Material shown:
○ ○ ○ ○ ○ ○ ○

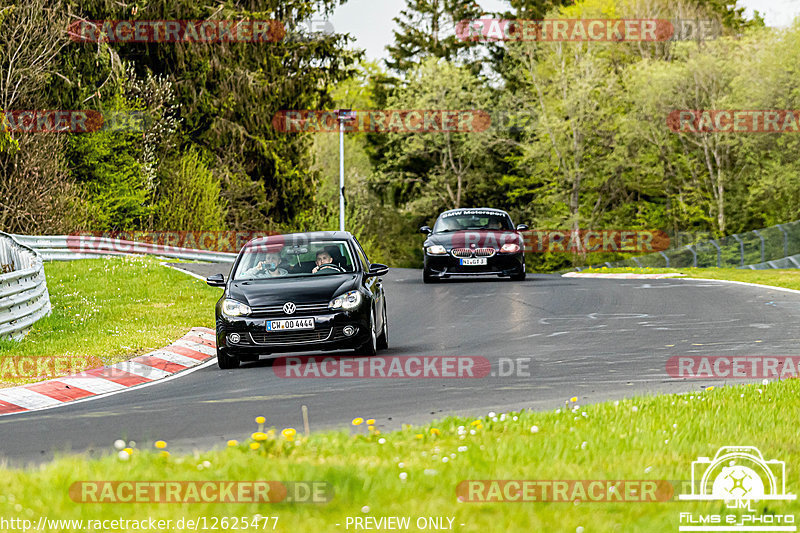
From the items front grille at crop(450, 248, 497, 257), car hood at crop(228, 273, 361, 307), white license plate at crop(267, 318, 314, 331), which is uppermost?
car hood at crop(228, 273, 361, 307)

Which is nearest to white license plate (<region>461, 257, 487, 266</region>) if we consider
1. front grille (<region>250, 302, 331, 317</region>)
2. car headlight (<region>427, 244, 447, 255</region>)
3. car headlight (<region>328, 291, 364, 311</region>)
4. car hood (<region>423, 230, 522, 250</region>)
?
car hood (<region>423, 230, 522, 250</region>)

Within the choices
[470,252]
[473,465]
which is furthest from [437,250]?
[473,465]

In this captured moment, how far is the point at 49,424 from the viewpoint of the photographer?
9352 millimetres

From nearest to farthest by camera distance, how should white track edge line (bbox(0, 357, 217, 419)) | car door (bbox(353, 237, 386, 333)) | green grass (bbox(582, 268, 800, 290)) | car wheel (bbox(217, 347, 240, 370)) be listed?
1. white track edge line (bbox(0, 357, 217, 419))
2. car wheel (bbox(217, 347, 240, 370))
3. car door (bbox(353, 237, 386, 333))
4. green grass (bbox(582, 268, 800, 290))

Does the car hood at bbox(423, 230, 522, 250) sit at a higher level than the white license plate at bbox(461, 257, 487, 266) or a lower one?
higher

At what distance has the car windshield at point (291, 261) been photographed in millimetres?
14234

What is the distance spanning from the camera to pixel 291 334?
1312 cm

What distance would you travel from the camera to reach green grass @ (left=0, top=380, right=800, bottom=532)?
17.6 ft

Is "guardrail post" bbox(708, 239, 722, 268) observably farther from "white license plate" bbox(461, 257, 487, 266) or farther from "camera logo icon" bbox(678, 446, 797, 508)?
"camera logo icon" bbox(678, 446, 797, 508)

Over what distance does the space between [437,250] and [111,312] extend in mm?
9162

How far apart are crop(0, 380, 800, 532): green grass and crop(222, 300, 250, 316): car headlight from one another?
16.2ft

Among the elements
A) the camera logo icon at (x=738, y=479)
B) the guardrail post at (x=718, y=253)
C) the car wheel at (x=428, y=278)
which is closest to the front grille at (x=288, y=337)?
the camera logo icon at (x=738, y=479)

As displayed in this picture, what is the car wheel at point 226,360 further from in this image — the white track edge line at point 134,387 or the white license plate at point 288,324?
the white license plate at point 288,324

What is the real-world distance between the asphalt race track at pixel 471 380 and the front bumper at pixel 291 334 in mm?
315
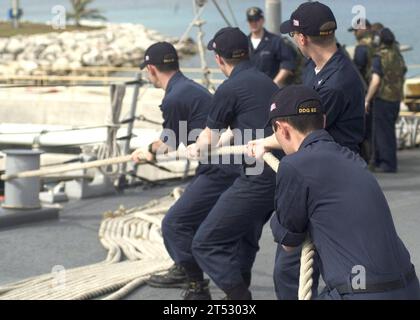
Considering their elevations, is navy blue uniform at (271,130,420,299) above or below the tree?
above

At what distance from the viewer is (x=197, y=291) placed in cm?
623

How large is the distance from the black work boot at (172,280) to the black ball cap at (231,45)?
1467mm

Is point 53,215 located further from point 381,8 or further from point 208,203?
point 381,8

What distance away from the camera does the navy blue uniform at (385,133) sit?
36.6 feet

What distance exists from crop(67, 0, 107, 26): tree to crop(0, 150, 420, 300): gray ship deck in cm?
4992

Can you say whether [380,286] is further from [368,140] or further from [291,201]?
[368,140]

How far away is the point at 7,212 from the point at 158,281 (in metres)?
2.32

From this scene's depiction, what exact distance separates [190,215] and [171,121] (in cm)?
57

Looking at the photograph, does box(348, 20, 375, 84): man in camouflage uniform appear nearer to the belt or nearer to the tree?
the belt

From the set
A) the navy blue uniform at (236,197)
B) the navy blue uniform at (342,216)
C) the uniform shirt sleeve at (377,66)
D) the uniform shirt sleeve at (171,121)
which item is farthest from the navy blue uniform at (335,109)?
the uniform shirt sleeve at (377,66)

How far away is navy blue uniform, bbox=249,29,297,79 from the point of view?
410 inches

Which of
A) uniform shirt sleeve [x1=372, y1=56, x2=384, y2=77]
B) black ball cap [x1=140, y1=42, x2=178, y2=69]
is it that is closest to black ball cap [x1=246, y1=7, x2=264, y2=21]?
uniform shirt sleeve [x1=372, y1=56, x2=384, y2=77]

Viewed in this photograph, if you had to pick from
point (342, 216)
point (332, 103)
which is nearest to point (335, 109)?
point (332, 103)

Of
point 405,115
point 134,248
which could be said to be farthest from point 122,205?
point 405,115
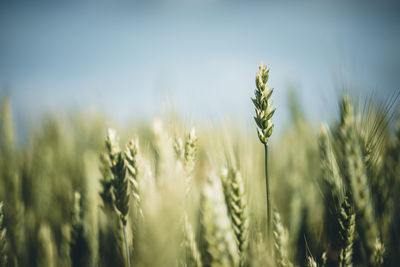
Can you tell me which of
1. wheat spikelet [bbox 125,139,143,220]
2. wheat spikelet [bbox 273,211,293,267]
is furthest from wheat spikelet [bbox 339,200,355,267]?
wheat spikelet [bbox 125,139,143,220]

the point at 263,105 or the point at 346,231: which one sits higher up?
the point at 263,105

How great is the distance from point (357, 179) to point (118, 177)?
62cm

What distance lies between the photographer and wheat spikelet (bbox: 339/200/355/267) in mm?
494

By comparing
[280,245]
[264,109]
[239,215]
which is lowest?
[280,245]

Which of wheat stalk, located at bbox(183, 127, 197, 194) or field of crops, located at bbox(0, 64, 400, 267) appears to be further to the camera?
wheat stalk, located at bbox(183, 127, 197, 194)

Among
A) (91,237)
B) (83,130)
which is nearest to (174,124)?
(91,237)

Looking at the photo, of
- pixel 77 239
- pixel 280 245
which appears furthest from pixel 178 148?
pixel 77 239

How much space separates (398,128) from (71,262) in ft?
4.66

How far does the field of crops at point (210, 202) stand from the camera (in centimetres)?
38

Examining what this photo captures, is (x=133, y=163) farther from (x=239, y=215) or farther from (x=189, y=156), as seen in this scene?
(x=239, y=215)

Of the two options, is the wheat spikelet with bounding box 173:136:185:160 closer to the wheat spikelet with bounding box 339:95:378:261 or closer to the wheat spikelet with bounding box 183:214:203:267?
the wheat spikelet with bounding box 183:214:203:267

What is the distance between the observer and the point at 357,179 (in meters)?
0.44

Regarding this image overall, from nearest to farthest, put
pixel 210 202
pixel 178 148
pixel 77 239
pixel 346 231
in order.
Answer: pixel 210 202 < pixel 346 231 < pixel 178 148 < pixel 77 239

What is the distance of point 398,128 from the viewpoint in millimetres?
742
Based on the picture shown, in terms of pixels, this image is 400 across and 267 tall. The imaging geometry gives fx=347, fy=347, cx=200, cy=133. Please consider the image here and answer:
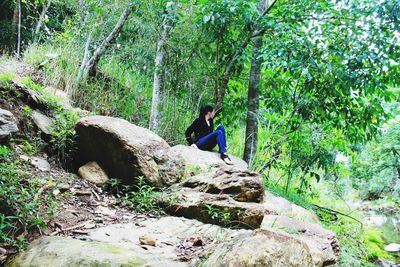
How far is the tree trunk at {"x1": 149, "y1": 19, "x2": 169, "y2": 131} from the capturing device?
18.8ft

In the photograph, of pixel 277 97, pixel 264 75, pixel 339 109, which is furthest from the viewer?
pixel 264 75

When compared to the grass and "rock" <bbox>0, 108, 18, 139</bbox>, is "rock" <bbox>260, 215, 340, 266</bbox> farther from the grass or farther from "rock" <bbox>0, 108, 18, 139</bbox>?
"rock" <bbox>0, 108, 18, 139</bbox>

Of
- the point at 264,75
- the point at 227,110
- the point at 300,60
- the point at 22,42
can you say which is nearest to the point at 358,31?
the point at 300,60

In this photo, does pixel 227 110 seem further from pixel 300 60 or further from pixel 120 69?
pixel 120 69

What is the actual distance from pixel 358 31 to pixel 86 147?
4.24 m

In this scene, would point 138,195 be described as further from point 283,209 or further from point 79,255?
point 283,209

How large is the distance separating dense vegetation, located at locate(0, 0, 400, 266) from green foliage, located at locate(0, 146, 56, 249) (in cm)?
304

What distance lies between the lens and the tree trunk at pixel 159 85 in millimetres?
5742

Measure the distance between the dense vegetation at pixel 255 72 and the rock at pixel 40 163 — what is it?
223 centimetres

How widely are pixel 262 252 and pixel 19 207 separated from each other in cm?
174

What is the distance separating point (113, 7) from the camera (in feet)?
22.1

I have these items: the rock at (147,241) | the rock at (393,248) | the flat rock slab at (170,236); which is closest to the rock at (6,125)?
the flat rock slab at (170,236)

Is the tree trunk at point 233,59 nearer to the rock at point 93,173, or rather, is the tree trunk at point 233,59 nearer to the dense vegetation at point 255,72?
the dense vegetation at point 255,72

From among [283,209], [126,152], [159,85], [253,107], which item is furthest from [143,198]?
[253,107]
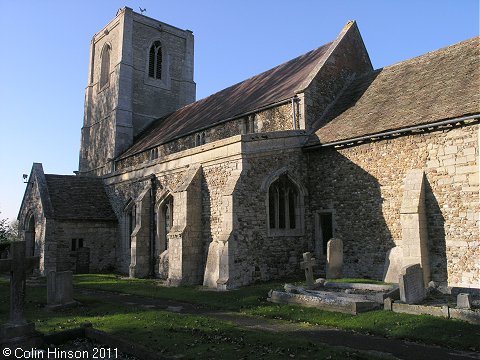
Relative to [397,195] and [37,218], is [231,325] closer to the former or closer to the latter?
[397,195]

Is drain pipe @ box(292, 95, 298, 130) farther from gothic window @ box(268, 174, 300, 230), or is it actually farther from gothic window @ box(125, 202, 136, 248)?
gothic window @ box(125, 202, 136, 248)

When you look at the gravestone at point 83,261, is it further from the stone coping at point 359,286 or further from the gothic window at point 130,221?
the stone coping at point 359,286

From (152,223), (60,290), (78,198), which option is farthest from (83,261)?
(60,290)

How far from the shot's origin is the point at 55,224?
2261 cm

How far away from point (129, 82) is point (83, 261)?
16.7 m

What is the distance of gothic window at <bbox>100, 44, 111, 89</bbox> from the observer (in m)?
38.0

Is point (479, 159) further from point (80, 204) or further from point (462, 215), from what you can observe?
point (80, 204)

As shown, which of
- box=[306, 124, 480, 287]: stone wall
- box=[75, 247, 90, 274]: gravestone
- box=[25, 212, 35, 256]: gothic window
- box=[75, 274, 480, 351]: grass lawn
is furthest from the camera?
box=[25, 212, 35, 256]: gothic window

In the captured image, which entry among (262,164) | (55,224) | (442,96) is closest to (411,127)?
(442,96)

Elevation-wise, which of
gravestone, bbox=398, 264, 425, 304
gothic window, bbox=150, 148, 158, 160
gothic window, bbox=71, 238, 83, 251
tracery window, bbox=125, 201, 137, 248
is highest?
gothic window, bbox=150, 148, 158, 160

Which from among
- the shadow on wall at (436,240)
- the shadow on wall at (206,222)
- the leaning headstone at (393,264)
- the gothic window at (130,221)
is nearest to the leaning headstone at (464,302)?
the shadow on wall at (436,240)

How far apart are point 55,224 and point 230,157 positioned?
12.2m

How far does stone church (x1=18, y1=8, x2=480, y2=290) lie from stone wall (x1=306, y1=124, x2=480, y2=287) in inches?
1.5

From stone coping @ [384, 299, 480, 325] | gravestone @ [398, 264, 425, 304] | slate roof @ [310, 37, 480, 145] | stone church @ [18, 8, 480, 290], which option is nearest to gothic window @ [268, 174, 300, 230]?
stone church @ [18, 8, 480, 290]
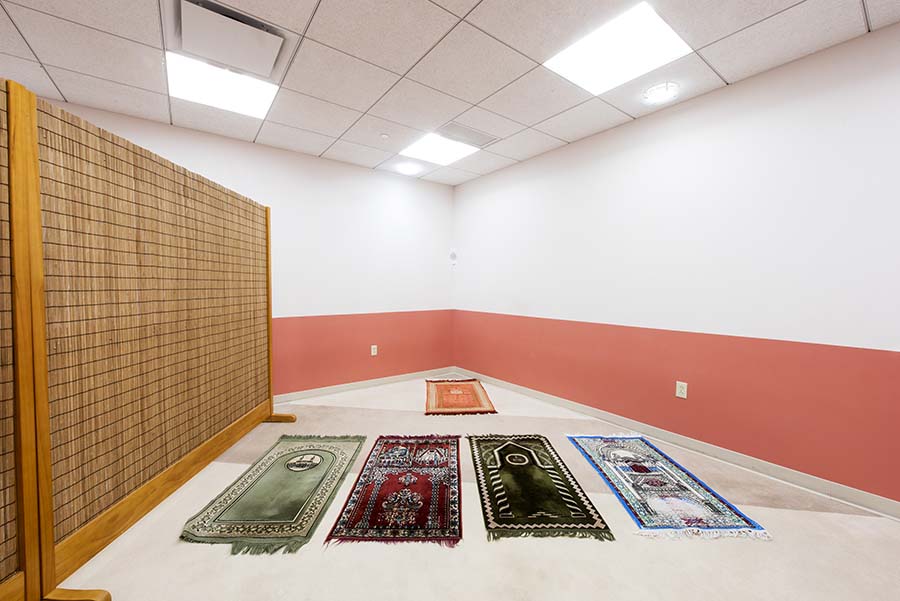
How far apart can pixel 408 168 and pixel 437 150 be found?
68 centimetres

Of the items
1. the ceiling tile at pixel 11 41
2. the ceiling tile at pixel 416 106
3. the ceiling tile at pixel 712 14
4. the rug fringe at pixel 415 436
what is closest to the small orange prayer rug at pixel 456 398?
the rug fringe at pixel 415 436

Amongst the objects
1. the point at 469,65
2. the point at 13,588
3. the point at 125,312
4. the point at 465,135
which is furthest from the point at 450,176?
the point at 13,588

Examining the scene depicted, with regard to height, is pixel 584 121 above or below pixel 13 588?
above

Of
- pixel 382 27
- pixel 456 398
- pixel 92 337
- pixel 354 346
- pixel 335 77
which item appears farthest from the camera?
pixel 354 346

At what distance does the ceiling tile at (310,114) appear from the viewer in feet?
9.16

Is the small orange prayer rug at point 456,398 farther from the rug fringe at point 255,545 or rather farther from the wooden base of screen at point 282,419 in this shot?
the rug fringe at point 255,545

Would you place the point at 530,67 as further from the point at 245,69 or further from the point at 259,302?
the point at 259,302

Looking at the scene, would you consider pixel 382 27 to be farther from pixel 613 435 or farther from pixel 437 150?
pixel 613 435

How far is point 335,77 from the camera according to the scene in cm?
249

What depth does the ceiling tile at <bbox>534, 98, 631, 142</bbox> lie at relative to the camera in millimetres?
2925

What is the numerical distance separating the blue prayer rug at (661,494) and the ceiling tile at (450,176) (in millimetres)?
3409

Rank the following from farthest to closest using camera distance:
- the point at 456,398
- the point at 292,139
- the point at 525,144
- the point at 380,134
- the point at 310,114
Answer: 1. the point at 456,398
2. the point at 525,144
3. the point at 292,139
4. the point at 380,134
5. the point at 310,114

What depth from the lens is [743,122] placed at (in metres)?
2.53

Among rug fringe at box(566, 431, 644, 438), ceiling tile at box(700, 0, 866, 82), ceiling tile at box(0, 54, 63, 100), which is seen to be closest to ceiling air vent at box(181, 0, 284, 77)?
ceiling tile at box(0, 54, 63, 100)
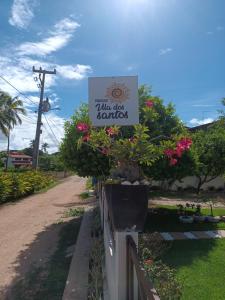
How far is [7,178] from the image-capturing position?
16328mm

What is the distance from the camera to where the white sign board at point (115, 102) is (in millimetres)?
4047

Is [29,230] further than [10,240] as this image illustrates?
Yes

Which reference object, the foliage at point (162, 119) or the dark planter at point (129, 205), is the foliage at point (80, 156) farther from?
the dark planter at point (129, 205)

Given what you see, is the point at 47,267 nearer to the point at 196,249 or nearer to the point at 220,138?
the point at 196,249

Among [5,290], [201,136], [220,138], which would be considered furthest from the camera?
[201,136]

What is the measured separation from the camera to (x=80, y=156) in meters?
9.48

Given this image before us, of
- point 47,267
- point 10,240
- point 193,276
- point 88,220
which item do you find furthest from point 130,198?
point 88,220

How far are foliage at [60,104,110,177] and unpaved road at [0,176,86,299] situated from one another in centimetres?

○ ○ ○ ○ ○ ○ ○

Goal of the exercise: From the line containing "How far is [7,178]" down to the final line of the data, write out every line exactly; both the first and last of these belong in your answer, and nothing else does.

Worked solution:
How far is [7,178] from the image-capturing position?
16328mm

What is the distance from the camera to where the white sign board at point (115, 102) is (in millimetres)?
4047

Is [29,230] further than [10,240] as this image illustrates?
Yes

Which reference object, the foliage at point (162, 119) or the dark planter at point (129, 205), is the foliage at point (80, 156) farther from?
the dark planter at point (129, 205)

Given what you see, is the point at 47,267 nearer to the point at 196,249 or nearer to the point at 220,138?
the point at 196,249

Among [5,290], [201,136], [220,138], which would be considered furthest from the camera?
[201,136]

What is the measured separation from the camera to (x=80, y=156) in meters?
9.48

Given this image before us, of
- point 47,267
- point 10,240
- point 193,276
- point 88,220
which item do you find furthest from point 130,198?
point 88,220

How far are foliage at [60,104,110,177] and unpaved road at [0,176,86,299] situated from one another in centimetres?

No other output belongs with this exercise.